__RECORDED INFORMATION__.
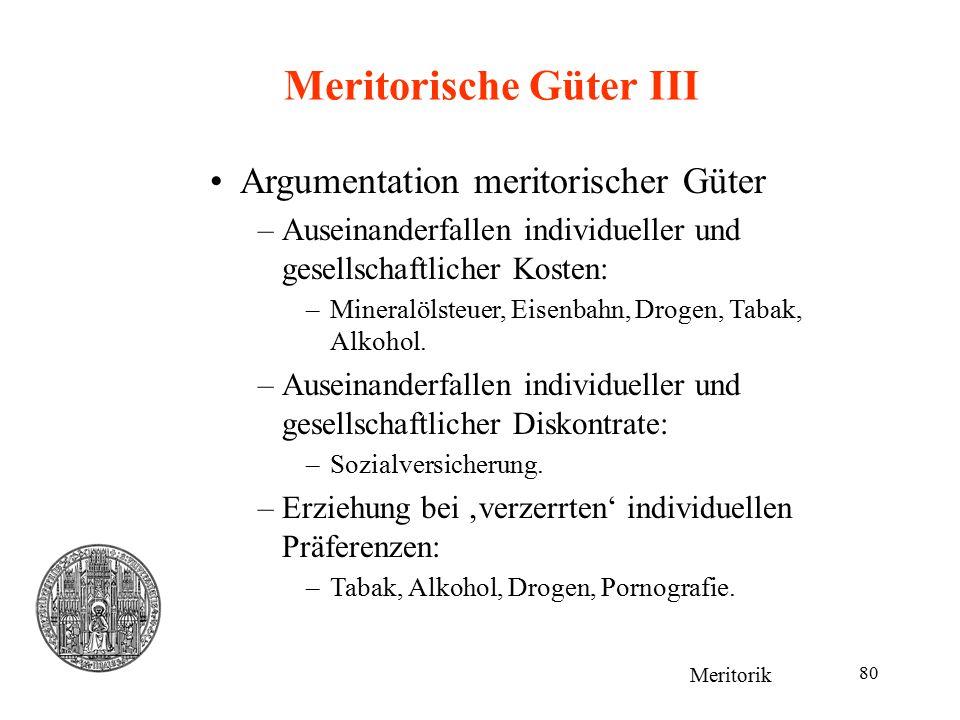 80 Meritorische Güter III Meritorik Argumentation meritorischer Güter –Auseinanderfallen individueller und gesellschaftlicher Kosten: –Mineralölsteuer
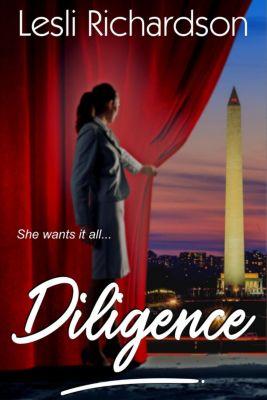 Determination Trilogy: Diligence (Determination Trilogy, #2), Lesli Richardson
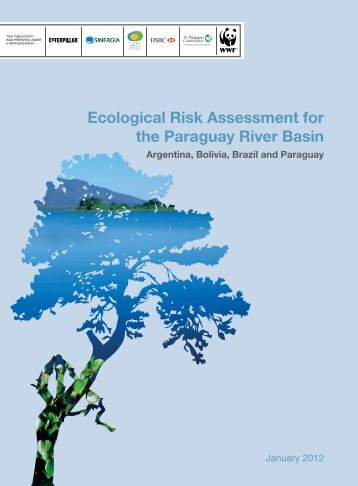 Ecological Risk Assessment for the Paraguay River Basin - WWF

__WORK INSTRUCTIONS__.
Restate, word for word, all of the material above, leaving out the images.

__TASK SOLUTION__.
 80 Meritorische Güter III Meritorik Argumentation meritorischer Güter –Auseinanderfallen individueller und gesellschaftlicher Kosten: –Mineralölsteuer
 Determination Trilogy: Diligence (Determination Trilogy, #2), Lesli Richardson
 Ecological Risk Assessment for the Paraguay River Basin - WWF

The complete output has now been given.